[Spatial relation data]
━━━━
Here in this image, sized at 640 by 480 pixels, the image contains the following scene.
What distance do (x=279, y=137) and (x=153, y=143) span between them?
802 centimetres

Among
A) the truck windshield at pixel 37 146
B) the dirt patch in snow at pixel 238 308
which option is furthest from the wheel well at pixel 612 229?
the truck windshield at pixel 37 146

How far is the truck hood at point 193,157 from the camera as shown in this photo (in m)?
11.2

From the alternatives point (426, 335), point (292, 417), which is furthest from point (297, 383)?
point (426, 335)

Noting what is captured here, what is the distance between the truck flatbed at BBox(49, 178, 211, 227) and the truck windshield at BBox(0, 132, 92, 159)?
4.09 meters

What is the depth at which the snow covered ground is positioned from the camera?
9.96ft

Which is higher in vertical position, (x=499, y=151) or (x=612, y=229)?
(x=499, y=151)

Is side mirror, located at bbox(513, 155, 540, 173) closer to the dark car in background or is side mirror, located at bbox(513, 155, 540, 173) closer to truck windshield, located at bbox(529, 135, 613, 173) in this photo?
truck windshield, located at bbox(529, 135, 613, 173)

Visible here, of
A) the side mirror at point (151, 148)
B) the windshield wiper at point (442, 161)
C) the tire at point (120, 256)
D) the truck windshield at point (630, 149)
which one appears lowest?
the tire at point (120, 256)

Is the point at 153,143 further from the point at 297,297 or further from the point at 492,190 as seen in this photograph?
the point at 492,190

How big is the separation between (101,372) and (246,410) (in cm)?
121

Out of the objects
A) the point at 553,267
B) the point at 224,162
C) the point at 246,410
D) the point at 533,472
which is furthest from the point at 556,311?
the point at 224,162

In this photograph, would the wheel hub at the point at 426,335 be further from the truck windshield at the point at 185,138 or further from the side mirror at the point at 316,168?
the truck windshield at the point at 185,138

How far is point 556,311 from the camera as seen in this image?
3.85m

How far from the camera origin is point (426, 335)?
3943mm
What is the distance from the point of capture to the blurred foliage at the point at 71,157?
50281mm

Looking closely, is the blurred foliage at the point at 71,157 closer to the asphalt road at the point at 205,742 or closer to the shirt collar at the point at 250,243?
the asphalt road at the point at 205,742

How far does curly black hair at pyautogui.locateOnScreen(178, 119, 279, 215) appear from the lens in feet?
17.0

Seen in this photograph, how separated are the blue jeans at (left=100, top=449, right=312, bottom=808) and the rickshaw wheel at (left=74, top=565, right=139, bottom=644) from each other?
━━━━
## TASK TO COMPLETE
Reproduce each entry exactly, leaving out nothing.

## RESULT
Here in this image, sized at 640 by 480 pixels, the image contains the following scene.
What distance do (x=279, y=137) and (x=153, y=143) span between them?
802 centimetres

Among
A) the truck windshield at pixel 37 146
B) the dirt patch in snow at pixel 238 308
which option is furthest from the wheel well at pixel 612 229?
the truck windshield at pixel 37 146

How far is the truck hood at point 193,157 from the camera as shown in this photo (in m)?
11.2

From the alternatives point (426, 335), point (292, 417), which is furthest from point (297, 383)?
point (426, 335)

Noting what is captured here, what is the distance between the truck flatbed at BBox(49, 178, 211, 227) and the truck windshield at BBox(0, 132, 92, 159)?
4.09 meters

What is the depth at which the snow covered ground is positioned from the camera?
9.96ft

Which is higher in vertical position, (x=499, y=151) or (x=612, y=229)?
(x=499, y=151)

Is side mirror, located at bbox(513, 155, 540, 173) closer to the dark car in background or is side mirror, located at bbox(513, 155, 540, 173) closer to truck windshield, located at bbox(529, 135, 613, 173) in this photo?
truck windshield, located at bbox(529, 135, 613, 173)

Visible here, of
A) the side mirror at point (151, 148)
B) the windshield wiper at point (442, 161)
C) the tire at point (120, 256)
D) the truck windshield at point (630, 149)
which one appears lowest?
the tire at point (120, 256)

Is the point at 153,143 further from the point at 297,297 or further from the point at 492,190 as seen in this photograph?
the point at 492,190

How big is the separation between (101,372) and (246,410) (in cm)?
121

Out of the objects
A) the point at 553,267
B) the point at 224,162
C) the point at 246,410
D) the point at 533,472
which is furthest from the point at 556,311?
the point at 224,162

In this photograph, would the wheel hub at the point at 426,335 be further from the truck windshield at the point at 185,138 or further from the side mirror at the point at 316,168?
the truck windshield at the point at 185,138

How far is point 556,311 from the camera as seen in this image?
3.85m

How far from the camera origin is point (426, 335)?
3943mm
What is the distance from the point of capture to the blurred foliage at the point at 71,157?
50281mm

Looking closely, is the blurred foliage at the point at 71,157 closer to the asphalt road at the point at 205,742 or closer to the shirt collar at the point at 250,243?
the asphalt road at the point at 205,742

How far does curly black hair at pyautogui.locateOnScreen(178, 119, 279, 215) appear from the lens in feet?
17.0

Seen in this photograph, how separated are the blue jeans at (left=100, top=449, right=312, bottom=808) and the rickshaw wheel at (left=74, top=565, right=139, bottom=644) from each other?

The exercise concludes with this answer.